= TASK STATEMENT =
Copy the items word for word, from the line with "schlafgut Jersey-Elasthan Topper" up to and including the line with "ASHLEY Wooden Handle", and leave the pictures out of your answer.

= DATA PROVIDED =
· · · ·

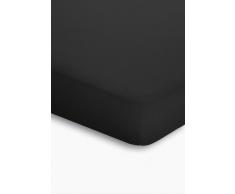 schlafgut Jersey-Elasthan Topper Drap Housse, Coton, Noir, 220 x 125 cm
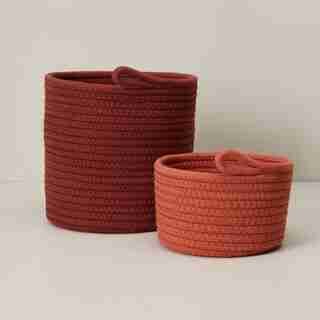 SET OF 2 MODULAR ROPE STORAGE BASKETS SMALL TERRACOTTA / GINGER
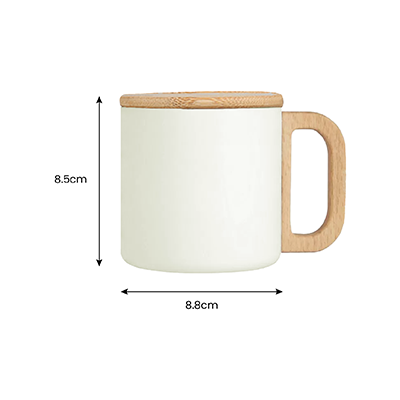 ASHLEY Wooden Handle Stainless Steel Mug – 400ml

· · · ·

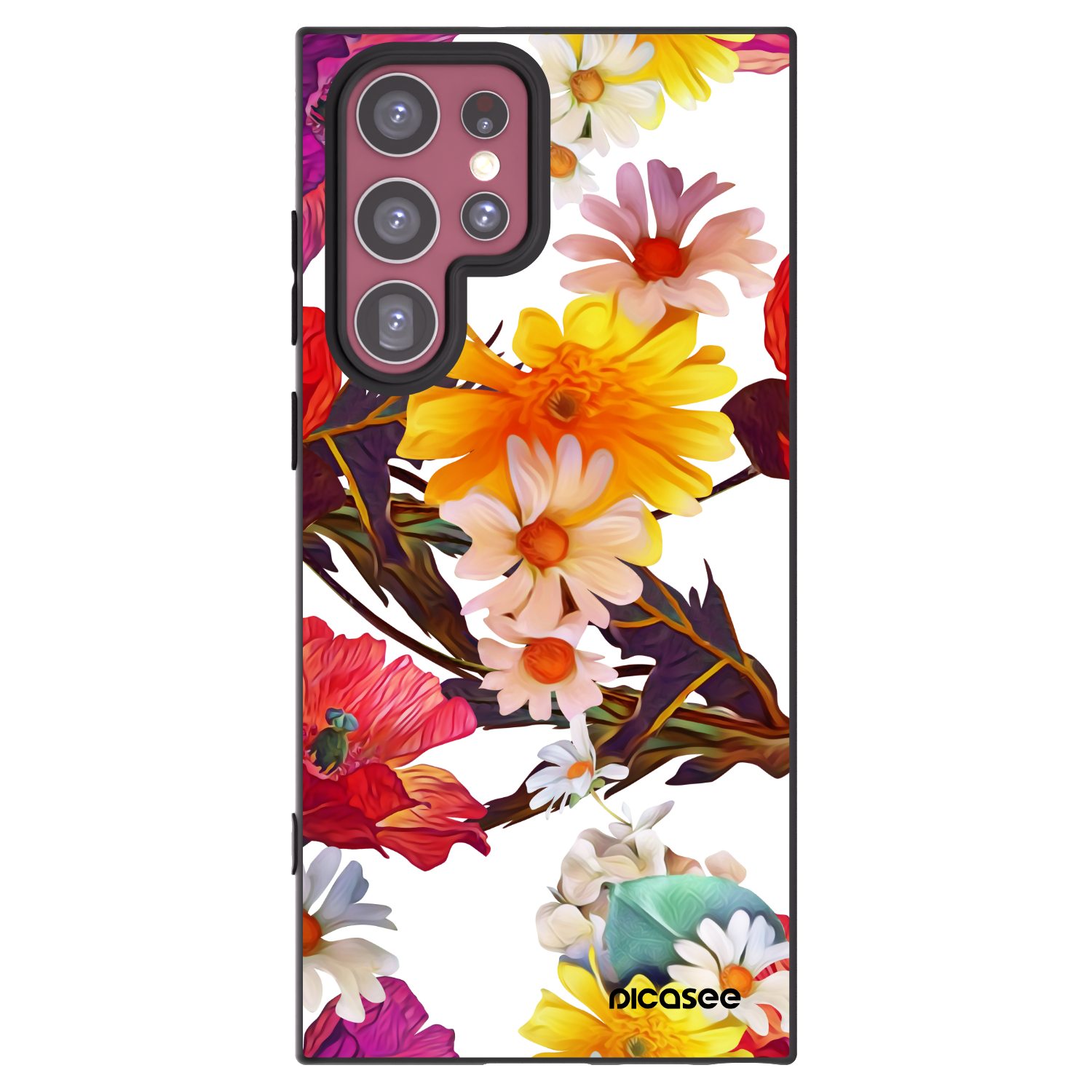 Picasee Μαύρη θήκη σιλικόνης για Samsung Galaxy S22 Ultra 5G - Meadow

· · · ·

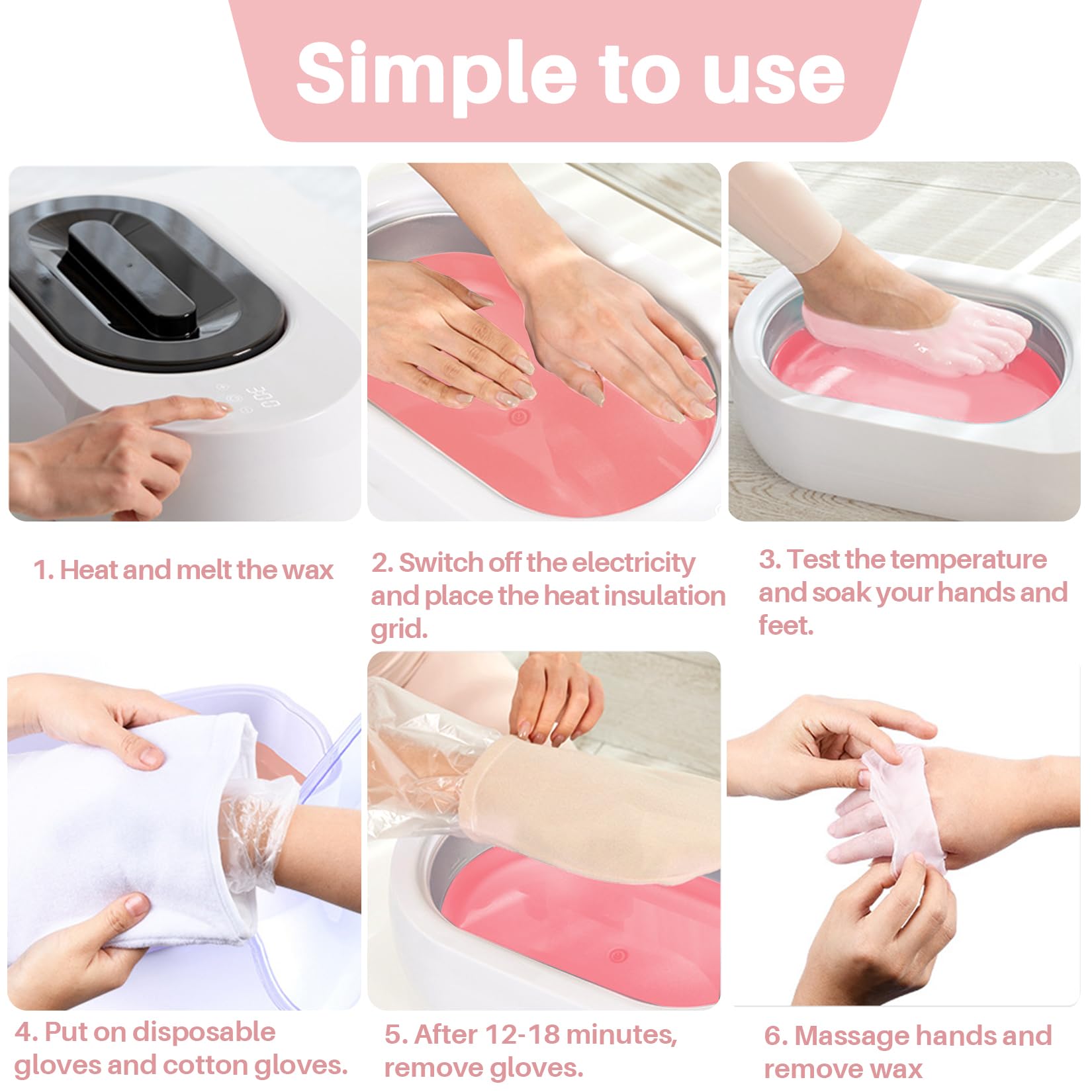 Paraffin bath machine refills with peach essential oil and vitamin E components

· · · ·

= YOUR RESPONSE =
 schlafgut Jersey-Elasthan Topper Drap Housse, Coton, Noir, 220 x 125 cm
 SET OF 2 MODULAR ROPE STORAGE BASKETS SMALL TERRACOTTA / GINGER
 ASHLEY Wooden Handle Stainless Steel Mug – 400ml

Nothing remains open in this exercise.